__TASKS AND EXERCISES__:
1. Please answer these questions using the article on Labour's message control:
(a) Who must all speeches, articles and press releases be run past?
(b) Who wrote the article?
(c) What have Labour insiders spotted in the new "template"?
2. Edit the article on Labour's message control, starting at "Here is the" and ending at "and his party.", with "hapless" changed to "unlucky".
3. Write a continuation of the article on Labour's message control that picks up right after its last sentence.

═══ TEXT PROVIDED ═══

The form Iron Ed hopes will keep Labour on message

All speeches, articles and press releases must be run past Ed Miliband and Ed Balls.

By Dan Hodges

Ed Miliband has become so on-message it’s frightening. Following hot on the heels of his edict to pull the dogs of war off phone-hacking, and his subsequent courtship of the Sun over law’n’order, we now have the instruction to members of the shadow cabinet that all speeches, articles and press releases must be run past Team Ed.

Here is the very form that hapless shadow cabinet ministers must fill in before venturing forth in public. Though it hardly smacks of the “new politics”, this flash of Millibite centralisation has been welcomed by many as a sign that Labour’s new leader is getting a grip on his operation, and his party.

But ardent control freaks, beware. Labour insiders have spotted a couple of chinks in the new “template”.

═══ ENTRIES ═══

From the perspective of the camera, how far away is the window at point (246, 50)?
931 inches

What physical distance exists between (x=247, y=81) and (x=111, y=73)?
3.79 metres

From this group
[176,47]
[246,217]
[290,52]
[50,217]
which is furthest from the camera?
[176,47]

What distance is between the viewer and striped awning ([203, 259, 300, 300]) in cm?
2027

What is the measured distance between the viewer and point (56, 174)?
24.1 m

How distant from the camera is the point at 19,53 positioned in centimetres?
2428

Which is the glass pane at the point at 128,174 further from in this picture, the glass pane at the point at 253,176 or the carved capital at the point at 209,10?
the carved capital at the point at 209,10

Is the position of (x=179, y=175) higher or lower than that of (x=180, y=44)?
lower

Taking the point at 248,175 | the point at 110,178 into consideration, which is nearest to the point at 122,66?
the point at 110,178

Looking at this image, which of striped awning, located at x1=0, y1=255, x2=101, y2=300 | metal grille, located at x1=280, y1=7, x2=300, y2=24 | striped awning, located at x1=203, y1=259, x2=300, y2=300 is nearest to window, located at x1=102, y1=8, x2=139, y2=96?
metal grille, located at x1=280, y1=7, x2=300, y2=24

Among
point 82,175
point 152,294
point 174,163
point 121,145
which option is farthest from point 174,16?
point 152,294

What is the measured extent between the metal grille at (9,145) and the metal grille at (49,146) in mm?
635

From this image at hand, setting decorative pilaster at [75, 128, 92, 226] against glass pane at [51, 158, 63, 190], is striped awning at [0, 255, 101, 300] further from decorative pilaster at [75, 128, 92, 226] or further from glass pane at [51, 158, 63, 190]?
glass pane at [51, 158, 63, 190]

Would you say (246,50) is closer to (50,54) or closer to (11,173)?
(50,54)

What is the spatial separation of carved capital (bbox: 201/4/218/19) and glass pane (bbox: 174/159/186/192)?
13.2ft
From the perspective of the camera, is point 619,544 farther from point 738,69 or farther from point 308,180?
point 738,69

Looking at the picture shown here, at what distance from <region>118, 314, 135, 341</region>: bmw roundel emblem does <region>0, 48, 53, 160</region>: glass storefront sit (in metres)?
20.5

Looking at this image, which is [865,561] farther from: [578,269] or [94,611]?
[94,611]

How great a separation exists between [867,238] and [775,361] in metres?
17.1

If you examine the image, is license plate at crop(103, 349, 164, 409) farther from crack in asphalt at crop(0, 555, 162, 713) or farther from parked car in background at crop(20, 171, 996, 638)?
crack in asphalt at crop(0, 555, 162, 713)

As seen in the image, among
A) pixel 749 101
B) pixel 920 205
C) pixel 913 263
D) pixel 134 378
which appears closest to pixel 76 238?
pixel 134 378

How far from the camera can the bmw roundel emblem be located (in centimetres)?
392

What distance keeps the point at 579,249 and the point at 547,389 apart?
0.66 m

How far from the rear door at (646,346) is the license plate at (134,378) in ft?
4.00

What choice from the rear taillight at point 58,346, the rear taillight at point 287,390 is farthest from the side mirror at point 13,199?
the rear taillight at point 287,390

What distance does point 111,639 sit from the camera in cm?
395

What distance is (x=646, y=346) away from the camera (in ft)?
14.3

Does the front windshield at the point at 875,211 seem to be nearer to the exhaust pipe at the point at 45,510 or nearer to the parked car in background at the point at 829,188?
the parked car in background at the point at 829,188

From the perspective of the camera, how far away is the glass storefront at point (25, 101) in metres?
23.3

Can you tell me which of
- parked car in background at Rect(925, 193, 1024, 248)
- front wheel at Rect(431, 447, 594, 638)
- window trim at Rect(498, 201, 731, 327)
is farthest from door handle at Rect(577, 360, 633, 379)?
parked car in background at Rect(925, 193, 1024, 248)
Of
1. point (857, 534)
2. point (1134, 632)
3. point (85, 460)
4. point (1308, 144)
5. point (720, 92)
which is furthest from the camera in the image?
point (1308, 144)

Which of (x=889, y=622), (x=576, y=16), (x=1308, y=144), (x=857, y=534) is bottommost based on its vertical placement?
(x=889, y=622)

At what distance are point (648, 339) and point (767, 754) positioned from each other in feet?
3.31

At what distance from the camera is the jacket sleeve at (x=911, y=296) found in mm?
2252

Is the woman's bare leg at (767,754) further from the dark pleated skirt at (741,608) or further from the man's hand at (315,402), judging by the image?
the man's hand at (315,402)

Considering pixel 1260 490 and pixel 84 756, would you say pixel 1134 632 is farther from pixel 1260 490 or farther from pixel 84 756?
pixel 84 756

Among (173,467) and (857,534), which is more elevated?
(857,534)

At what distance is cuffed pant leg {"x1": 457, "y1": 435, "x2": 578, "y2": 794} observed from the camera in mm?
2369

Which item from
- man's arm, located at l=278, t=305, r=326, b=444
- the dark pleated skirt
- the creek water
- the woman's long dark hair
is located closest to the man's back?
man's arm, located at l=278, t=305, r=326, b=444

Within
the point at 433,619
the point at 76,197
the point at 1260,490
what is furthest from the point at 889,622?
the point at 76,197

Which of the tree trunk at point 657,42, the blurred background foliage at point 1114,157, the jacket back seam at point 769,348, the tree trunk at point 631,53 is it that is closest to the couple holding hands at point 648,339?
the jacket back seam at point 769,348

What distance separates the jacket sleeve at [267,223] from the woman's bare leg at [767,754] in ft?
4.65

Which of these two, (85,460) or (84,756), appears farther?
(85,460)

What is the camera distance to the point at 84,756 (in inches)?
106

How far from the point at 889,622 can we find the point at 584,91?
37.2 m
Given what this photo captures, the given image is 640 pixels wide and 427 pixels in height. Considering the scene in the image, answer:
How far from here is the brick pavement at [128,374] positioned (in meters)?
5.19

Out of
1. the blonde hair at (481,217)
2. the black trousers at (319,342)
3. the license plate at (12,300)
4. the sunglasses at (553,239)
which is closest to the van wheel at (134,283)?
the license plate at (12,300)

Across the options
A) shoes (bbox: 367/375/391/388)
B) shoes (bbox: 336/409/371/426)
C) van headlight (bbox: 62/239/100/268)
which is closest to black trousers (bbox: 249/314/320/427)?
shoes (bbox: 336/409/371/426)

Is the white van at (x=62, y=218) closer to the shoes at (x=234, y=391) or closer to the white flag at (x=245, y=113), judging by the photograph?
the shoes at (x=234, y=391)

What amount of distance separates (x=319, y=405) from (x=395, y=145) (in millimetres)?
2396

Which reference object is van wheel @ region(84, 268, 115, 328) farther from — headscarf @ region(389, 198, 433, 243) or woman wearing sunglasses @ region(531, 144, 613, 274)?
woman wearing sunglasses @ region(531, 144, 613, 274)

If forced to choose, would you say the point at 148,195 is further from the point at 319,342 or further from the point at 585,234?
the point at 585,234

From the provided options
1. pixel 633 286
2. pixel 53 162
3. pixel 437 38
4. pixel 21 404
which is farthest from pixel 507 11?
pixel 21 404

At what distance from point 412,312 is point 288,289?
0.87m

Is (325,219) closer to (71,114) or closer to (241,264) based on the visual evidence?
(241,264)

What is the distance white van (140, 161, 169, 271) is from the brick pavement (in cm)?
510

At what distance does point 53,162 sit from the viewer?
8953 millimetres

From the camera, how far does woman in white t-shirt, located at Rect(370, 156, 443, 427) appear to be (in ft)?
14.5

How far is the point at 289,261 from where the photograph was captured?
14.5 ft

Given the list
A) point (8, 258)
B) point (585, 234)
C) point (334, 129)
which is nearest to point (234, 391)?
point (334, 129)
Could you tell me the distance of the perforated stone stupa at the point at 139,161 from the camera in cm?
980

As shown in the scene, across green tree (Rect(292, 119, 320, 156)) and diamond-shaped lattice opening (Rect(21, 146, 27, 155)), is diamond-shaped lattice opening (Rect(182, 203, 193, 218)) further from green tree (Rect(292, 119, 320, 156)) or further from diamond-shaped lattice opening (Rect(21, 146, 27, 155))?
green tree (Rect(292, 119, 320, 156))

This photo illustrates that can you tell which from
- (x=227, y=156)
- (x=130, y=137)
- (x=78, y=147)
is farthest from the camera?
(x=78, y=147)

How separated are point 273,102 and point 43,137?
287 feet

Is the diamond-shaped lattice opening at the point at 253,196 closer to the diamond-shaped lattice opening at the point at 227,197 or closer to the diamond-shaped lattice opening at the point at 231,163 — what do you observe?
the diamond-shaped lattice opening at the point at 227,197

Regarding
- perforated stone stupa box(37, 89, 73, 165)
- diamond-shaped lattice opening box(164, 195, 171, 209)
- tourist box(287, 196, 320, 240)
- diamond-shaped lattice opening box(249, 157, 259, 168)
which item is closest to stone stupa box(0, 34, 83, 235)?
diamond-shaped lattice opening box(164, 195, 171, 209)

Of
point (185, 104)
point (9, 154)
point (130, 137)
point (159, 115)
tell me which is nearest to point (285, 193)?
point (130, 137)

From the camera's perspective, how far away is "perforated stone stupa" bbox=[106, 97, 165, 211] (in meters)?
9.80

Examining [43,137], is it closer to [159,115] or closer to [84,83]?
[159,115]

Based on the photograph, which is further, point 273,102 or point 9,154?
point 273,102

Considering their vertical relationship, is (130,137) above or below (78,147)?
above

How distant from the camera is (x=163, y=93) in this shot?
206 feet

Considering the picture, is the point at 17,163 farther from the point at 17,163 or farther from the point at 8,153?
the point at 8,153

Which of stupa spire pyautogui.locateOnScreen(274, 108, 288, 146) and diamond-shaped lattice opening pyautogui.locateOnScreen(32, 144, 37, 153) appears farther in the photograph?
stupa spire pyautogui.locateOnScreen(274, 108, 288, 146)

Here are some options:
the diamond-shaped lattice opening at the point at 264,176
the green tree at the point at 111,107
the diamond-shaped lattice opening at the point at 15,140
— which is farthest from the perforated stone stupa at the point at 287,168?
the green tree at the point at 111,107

═══

__EXPECTED OUTPUTS__:
1.
(a) Ed Miliband and Ed Balls
(b) Dan Hodges
(c) A couple of chinks

2.
Here is the very form that unlucky shadow cabinet ministers must fill in before venturing forth in public. Though it hardly smacks of the “new politics”, this flash of Millibite centralisation has been welcomed by many as a sign that Labour’s new leader is getting a grip on his operation, and his party.

3.
“One problem is there’s no space to identify the cost implications,” says the exasperated official. “If you’re going to monitor spending commitments, it’s a probably a good idea to identify what’s being spent.” Fair point.

A second source has a more mundane complaint: “The form has to physically be signed off from the leader’s and Treasury teams. That means literally wandering over to get the signatures. It’s hardly rapid rebuttal.”

Too true. Having gone to the symbolic trouble of establishing post-new Labour email domains, the party might find it a good idea to use them.